The panel noted the clause was nationwide in scope; that the no compete clause wasn’t linked to estimates of the time a McDonald’s franchise would need to recover training investments; and the panel said those and other questions not only “require careful economic analysis” but represent issues inherent to McDonald’s defense of the clause as ancillary to business operations, which is not something the workers needed to have in their complaint to survive dismissal.

With his judgment vacated, Easterbrook wrote, Alonso “may think it wise to reconsider” class certification on remand.

In his concurrence, Ripple noted that as the case resumes in district court, “the defendants bear the burden of establishing that the no-poaching clause in the franchise agreement qualifies as an ancillary restraint.”

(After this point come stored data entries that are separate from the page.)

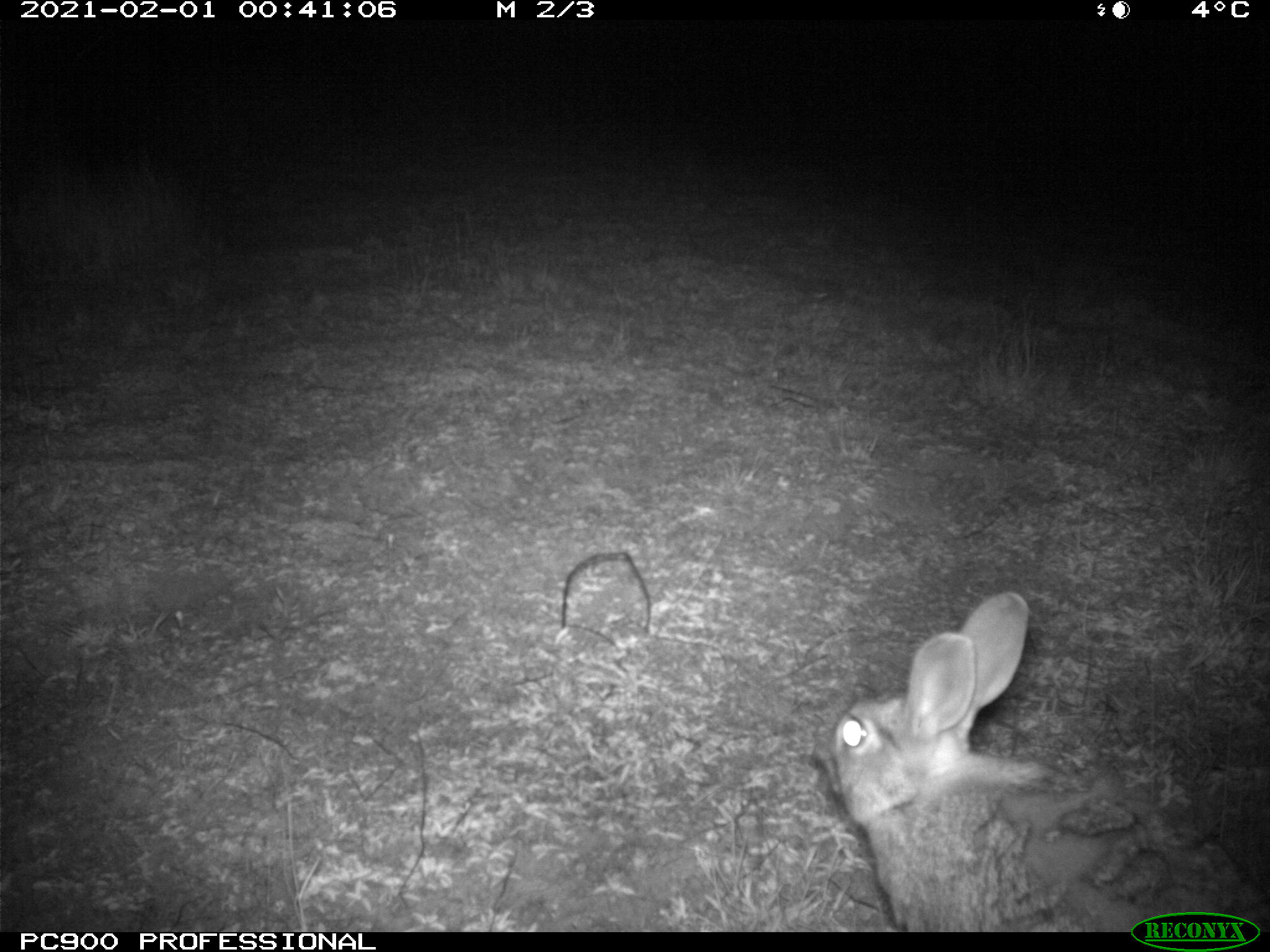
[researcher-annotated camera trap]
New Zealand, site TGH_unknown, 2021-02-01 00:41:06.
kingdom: Animalia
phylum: Chordata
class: Mammalia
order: Lagomorpha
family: Leporidae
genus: Oryctolagus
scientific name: Oryctolagus cuniculus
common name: european rabbit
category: rabbit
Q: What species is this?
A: Rabbit (european rabbit) (Oryctolagus cuniculus).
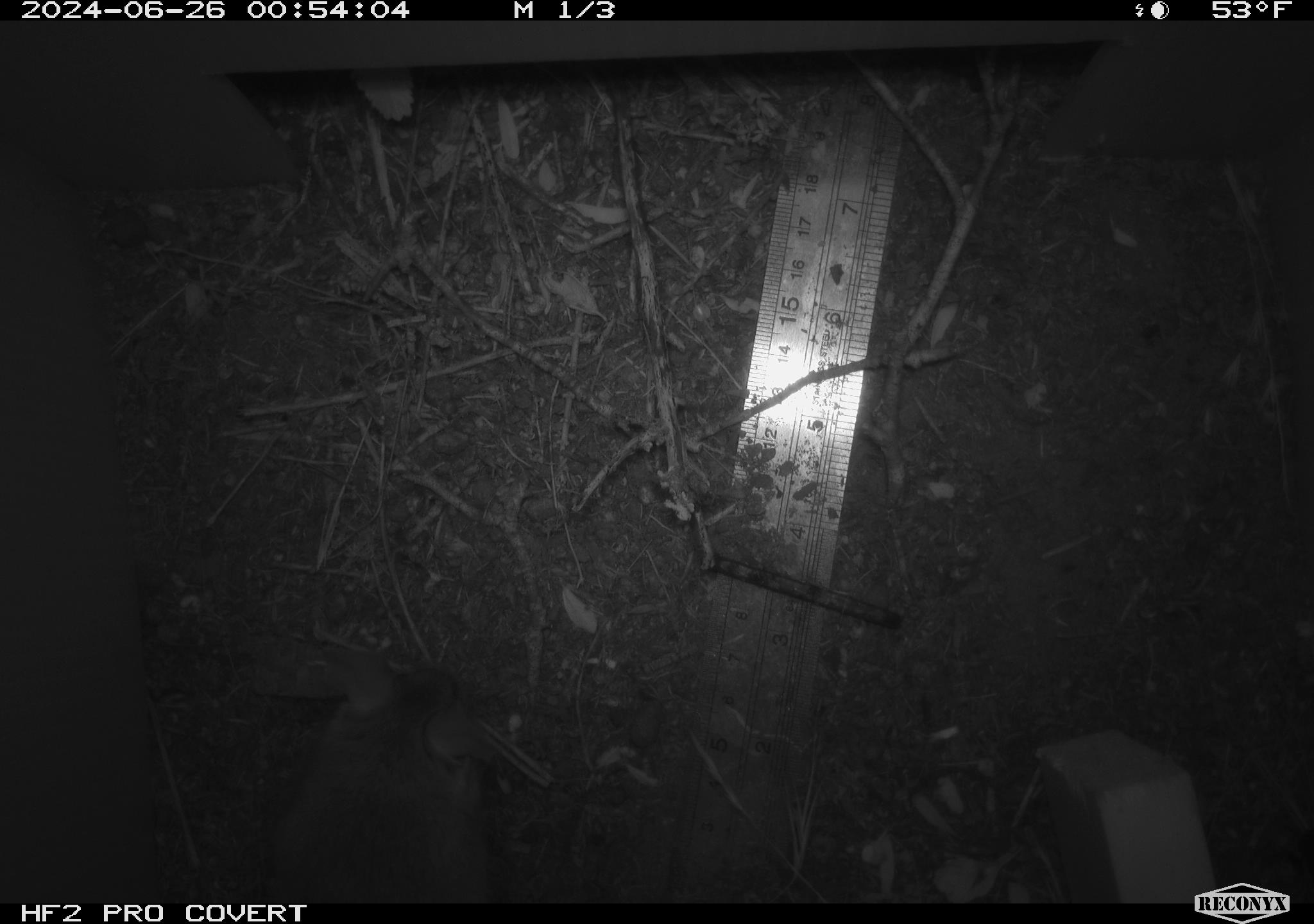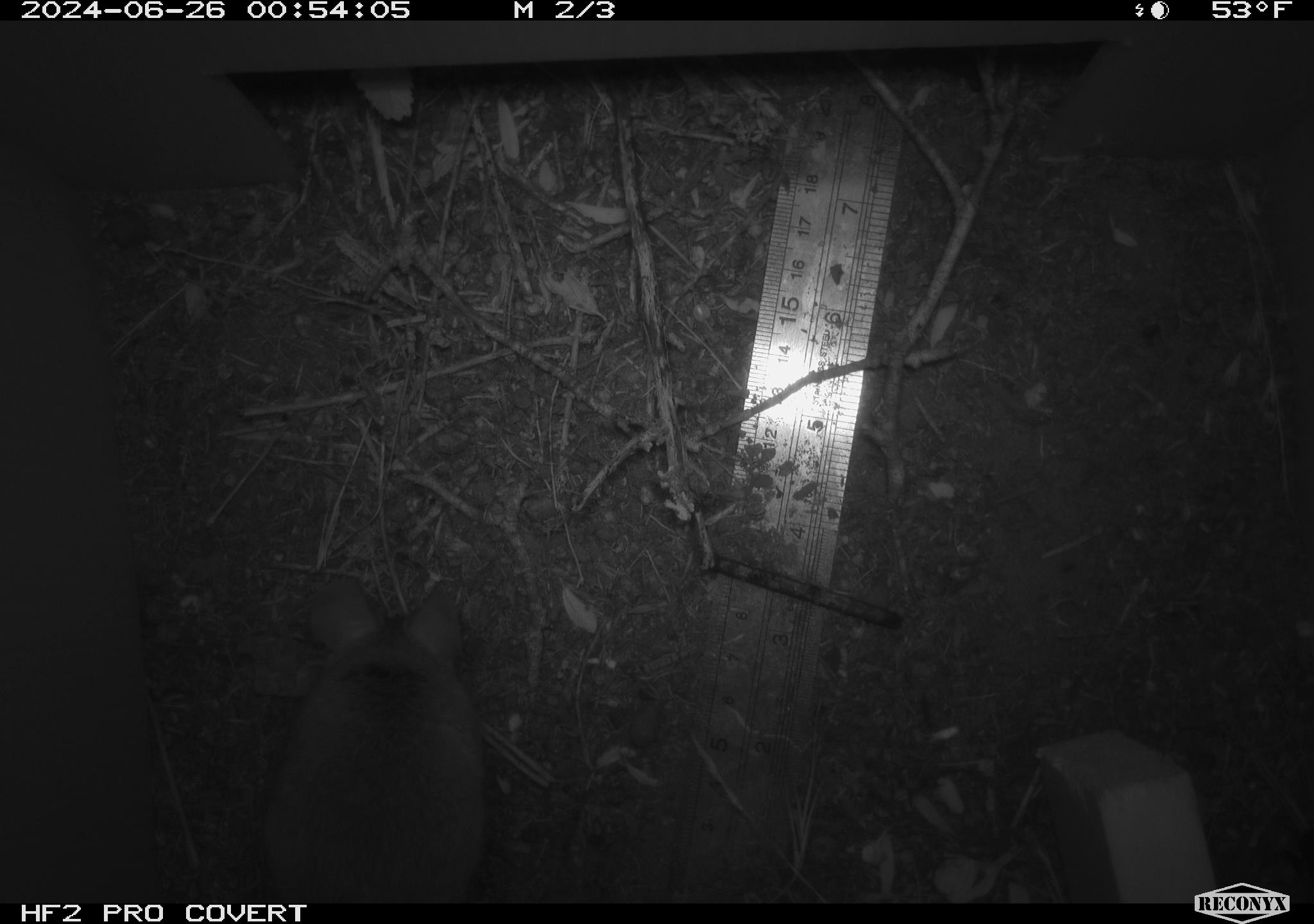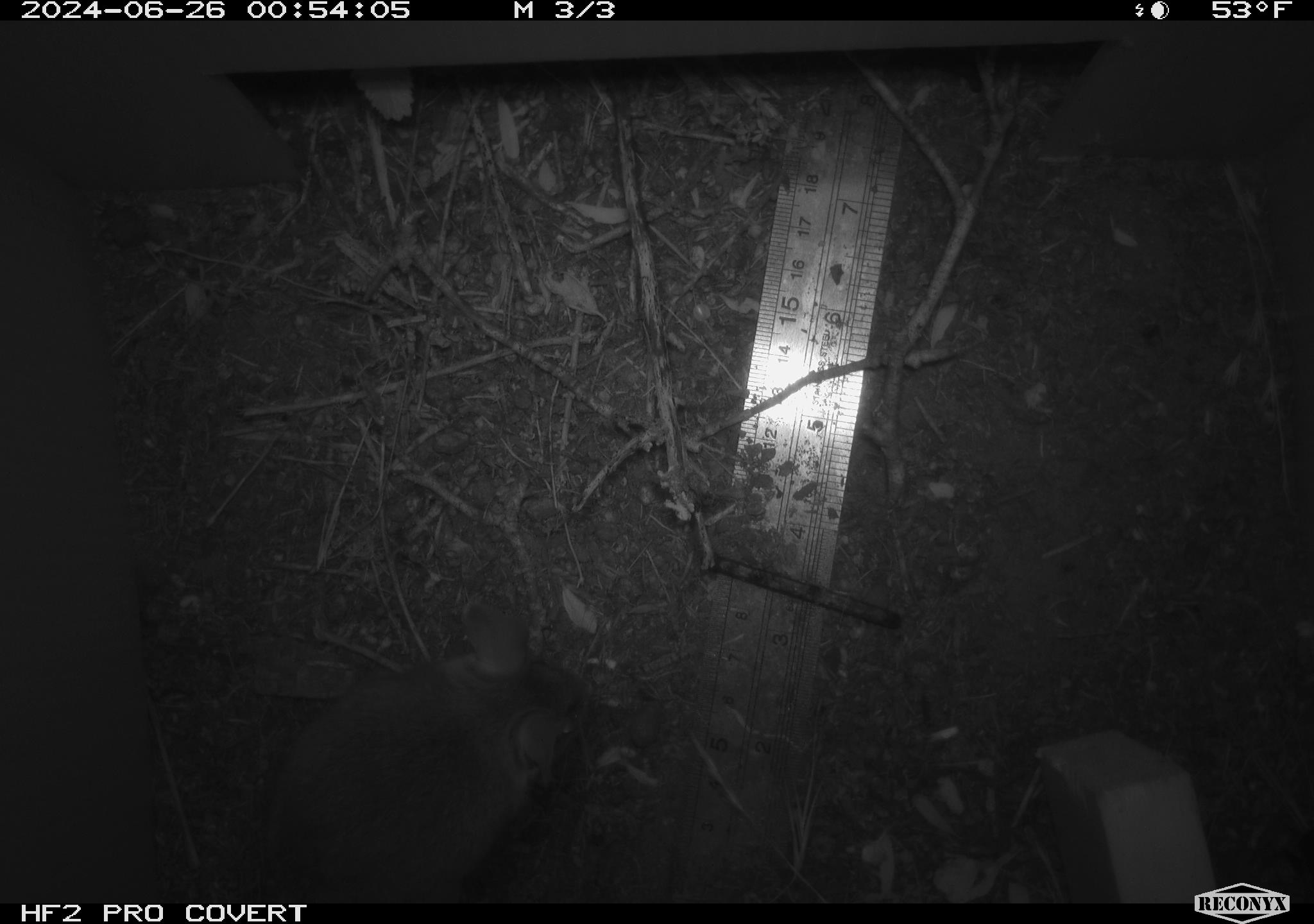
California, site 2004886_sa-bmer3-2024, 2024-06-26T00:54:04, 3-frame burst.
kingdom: Animalia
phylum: Chordata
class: Mammalia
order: Rodentia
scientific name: Rodentia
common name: mouse species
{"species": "mouse species (Rodentia)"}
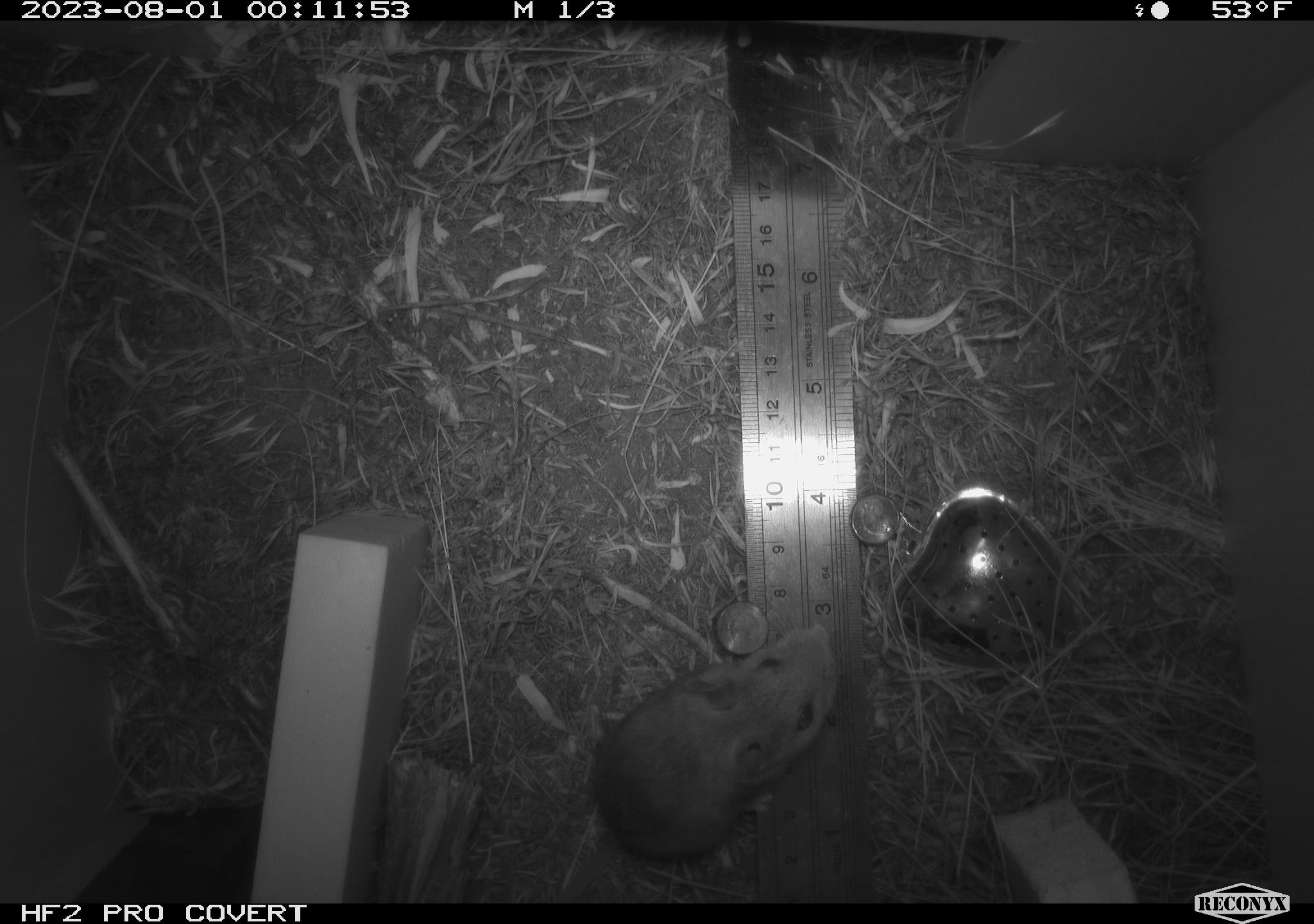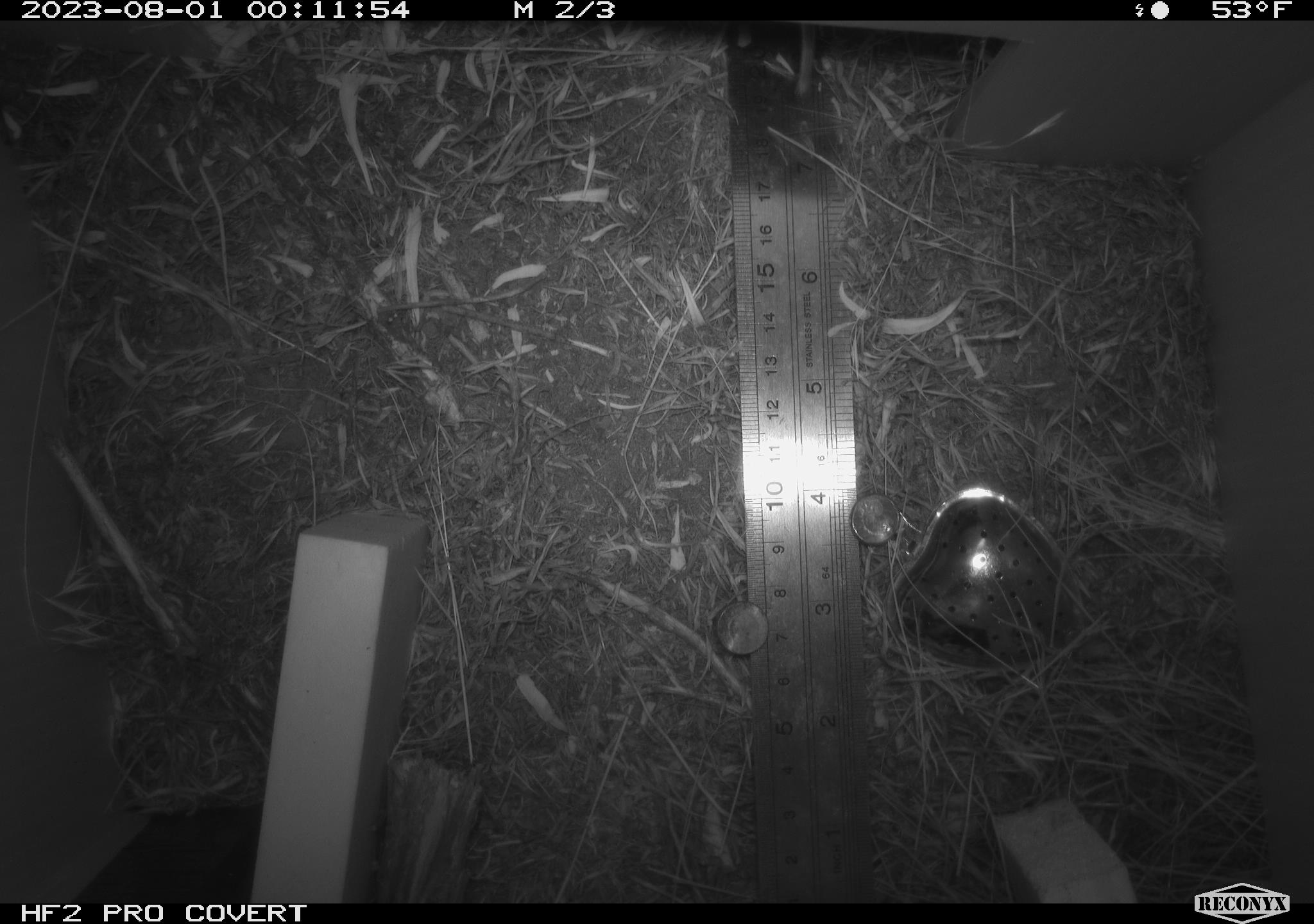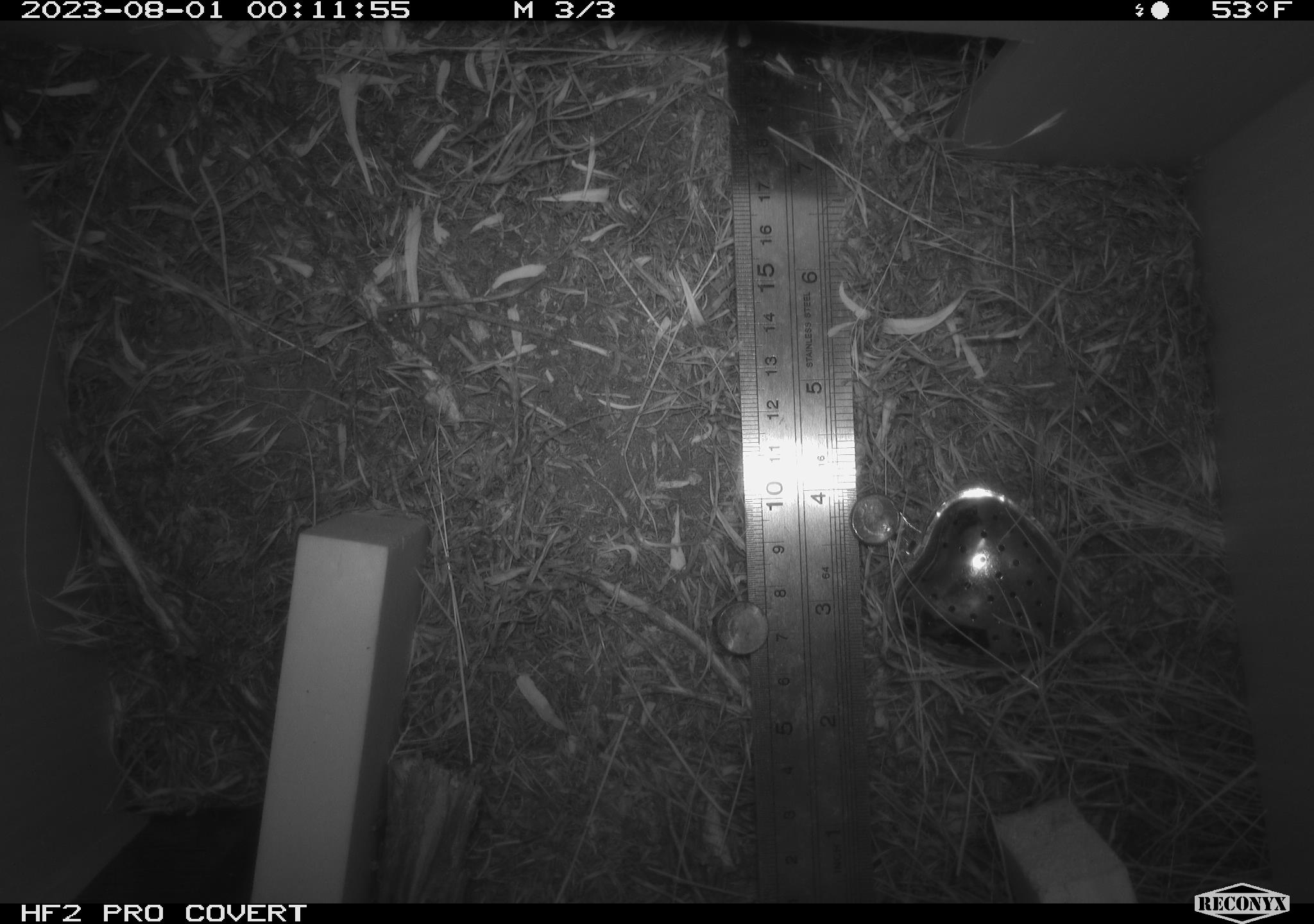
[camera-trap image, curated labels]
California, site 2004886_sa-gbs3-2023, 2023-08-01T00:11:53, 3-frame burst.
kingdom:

However, he added, the majority opinion isn’t an assessment of the future economic analysis or other potential legal strategies, nor did he consider it an undermining of well-established antritrust law precedent with regard to legitimate cooperative practices.

The plaintiffs’ lawyers include attorneys from the firms of McCune Wright Arevalo, of Ontario, California; Lieff, Cabraser, Heimann & Berstein, of San Francisco; and Scott + Scott Attorneys, of New York and San Diego.

McDonald’s is defended by the Los Angeles firm of Gibson, Dunn & Crutcher and the Chicago firm of A&G Law.